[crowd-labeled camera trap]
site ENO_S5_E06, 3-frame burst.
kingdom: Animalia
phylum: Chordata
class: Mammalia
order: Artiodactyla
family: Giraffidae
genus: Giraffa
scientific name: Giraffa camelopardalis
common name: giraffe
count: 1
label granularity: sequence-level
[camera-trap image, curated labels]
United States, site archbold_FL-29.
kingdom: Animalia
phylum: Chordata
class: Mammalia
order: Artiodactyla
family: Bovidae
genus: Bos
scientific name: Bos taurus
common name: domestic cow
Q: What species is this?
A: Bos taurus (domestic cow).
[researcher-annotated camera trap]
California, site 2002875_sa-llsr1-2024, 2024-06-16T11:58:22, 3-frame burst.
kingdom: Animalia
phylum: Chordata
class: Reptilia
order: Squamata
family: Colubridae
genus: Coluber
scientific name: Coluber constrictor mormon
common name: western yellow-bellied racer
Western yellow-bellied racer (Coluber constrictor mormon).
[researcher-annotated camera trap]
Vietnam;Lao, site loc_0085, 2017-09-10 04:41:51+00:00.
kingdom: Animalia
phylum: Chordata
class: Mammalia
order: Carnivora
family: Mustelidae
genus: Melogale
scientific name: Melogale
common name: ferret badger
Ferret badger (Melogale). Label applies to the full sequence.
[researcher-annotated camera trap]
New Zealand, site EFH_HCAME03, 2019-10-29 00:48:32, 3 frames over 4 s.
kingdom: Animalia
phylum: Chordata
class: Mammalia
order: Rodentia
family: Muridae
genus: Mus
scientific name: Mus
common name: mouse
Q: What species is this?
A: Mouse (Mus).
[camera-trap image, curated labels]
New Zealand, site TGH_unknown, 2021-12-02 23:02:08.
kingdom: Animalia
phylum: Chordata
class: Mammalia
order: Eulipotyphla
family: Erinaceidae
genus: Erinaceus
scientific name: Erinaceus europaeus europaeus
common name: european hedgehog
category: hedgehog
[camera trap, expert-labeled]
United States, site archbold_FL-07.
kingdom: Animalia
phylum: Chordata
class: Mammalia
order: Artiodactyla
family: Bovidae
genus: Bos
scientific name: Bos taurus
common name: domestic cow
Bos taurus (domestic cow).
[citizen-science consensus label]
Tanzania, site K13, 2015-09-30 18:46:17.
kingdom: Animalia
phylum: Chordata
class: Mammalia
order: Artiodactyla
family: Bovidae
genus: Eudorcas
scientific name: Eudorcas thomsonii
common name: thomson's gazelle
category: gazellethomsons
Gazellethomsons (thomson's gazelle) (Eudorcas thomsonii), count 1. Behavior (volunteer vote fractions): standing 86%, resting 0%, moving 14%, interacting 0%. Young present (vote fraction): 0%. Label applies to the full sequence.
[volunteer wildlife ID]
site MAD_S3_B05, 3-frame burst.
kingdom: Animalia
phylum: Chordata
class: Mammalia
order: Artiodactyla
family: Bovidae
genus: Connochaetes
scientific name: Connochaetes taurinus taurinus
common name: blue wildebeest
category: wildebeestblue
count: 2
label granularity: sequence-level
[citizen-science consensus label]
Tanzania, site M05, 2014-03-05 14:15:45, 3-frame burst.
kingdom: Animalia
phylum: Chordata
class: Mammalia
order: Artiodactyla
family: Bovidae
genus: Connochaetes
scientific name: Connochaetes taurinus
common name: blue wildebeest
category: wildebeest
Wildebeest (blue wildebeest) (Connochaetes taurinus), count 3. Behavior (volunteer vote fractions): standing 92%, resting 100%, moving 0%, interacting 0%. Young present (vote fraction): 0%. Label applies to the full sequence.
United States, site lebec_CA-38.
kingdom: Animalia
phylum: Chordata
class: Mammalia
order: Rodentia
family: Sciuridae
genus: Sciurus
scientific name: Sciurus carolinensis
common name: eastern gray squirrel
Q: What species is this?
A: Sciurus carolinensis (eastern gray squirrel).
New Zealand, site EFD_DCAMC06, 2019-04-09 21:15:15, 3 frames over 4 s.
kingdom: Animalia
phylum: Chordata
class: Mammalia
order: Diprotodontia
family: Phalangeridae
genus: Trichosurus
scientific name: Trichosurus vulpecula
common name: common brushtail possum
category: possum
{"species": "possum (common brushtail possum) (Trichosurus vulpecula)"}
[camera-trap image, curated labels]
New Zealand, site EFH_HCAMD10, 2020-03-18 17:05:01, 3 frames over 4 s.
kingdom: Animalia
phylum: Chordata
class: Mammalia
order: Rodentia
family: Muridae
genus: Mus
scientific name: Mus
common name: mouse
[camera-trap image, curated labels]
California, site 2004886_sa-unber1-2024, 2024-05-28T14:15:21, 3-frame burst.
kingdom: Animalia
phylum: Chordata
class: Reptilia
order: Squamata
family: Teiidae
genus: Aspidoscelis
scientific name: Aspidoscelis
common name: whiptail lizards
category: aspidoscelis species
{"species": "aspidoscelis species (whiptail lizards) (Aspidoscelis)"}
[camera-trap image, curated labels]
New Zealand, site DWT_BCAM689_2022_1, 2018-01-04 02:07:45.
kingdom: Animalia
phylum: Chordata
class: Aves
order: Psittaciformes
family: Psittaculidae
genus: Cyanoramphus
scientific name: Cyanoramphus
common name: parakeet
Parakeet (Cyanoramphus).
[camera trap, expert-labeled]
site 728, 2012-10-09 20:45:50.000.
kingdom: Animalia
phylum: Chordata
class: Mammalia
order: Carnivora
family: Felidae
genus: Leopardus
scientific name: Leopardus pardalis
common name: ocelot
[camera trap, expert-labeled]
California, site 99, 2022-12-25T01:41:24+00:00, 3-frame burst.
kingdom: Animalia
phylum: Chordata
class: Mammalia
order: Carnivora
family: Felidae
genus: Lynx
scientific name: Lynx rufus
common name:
--------
Your assignment: Once you find the line containing "New Zealand, site TGH_unknown, 2021-12-02", stop: reproduce exactly that line and every line of the data before it, and nothing else.

Exercise response:
[crowd-labeled camera trap]
site ENO_S5_E06, 3-frame burst.
kingdom: Animalia
phylum: Chordata
class: Mammalia
order: Artiodactyla
family: Giraffidae
genus: Giraffa
scientific name: Giraffa camelopardalis
common name: giraffe
count: 1
label granularity: sequence-level
[camera-trap image, curated labels]
United States, site archbold_FL-29.
kingdom: Animalia
phylum: Chordata
class: Mammalia
order: Artiodactyla
family: Bovidae
genus: Bos
scientific name: Bos taurus
common name: domestic cow
Q: What species is this?
A: Bos taurus (domestic cow).
[researcher-annotated camera trap]
California, site 2002875_sa-llsr1-2024, 2024-06-16T11:58:22, 3-frame burst.
kingdom: Animalia
phylum: Chordata
class: Reptilia
order: Squamata
family: Colubridae
genus: Coluber
scientific name: Coluber constrictor mormon
common name: western yellow-bellied racer
Western yellow-bellied racer (Coluber constrictor mormon).
[researcher-annotated camera trap]
Vietnam;Lao, site loc_0085, 2017-09-10 04:41:51+00:00.
kingdom: Animalia
phylum: Chordata
class: Mammalia
order: Carnivora
family: Mustelidae
genus: Melogale
scientific name: Melogale
common name: ferret badger
Ferret badger (Melogale). Label applies to the full sequence.
[researcher-annotated camera trap]
New Zealand, site EFH_HCAME03, 2019-10-29 00:48:32, 3 frames over 4 s.
kingdom: Animalia
phylum: Chordata
class: Mammalia
order: Rodentia
family: Muridae
genus: Mus
scientific name: Mus
common name: mouse
Q: What species is this?
A: Mouse (Mus).
[camera-trap image, curated labels]
New Zealand, site TGH_unknown, 2021-12-02 23:02:08.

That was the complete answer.